The station is designed in the same style as the rest of the Gardermoen Line and the Airport Express Train. The station consists of two side platforms lowered 7.5 m in the terrain. The walls are covered in ramps and stairs to liven up the concrete walls with metal detailing. Above the station is a walkway built in wood; its curved shape was designed to fit in with the hilly landscape. On the west side is a bus stop, on the east side is a park and ride facility.

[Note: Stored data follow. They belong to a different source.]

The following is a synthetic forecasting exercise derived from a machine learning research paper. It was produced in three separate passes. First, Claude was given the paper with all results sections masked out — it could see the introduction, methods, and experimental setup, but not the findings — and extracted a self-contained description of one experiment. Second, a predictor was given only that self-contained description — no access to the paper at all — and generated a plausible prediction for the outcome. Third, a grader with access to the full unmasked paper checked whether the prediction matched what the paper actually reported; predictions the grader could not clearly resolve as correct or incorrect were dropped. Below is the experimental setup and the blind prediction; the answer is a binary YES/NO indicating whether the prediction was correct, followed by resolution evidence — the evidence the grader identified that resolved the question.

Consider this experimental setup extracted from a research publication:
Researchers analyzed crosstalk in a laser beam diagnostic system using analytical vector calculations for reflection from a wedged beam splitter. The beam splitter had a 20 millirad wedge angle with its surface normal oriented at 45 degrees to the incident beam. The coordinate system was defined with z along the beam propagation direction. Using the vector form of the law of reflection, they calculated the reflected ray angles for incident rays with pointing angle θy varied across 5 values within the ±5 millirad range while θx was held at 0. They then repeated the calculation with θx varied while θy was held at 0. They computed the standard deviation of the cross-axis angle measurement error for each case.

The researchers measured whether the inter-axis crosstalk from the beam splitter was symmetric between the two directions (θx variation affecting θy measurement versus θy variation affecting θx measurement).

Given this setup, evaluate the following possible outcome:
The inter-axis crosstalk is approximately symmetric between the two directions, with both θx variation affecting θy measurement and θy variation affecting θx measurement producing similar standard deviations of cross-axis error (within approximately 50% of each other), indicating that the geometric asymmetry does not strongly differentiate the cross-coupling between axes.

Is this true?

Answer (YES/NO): YES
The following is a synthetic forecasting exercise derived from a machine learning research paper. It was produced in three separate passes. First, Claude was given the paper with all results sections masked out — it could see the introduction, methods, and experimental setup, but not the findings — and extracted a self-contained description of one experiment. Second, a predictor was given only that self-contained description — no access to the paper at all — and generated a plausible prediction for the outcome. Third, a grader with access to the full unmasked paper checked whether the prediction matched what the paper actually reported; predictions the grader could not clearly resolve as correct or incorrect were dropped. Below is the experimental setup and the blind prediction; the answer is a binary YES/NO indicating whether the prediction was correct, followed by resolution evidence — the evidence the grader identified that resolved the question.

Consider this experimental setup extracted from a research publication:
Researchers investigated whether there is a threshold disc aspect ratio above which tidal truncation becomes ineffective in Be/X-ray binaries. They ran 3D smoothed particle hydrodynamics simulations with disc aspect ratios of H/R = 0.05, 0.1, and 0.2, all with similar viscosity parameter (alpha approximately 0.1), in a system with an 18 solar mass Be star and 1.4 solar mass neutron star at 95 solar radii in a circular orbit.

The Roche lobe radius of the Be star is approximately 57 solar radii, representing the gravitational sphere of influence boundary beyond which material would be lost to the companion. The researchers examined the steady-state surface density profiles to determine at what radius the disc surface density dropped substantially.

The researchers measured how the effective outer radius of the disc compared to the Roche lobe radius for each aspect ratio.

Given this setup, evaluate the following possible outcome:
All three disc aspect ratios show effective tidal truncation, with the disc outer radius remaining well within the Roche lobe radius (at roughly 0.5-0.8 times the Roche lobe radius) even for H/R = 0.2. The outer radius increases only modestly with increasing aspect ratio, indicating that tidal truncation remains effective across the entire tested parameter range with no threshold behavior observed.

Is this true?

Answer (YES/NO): NO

The station is unstaffed and without a station building, but the platforms have sheds and ticket machines. It is located south of Eidsvoll Station and north of Oslo Airport Station on the Gardermoen Line, 63 km from Oslo Central Station.

==History==
Eidsvoll Verk was built along with the rest of the Gardermoen Line for the opening of Oslo Airport, Gardermoen in 1998. The station was designed by Arkitektskap, with construction starting in 1997. The station opened on 27 September 1998, but the commuter train service along the line did not start until 1999, when the Romerike Tunnel opened. In 2008, the parking lot was expanded with an additional 36 parking spaces.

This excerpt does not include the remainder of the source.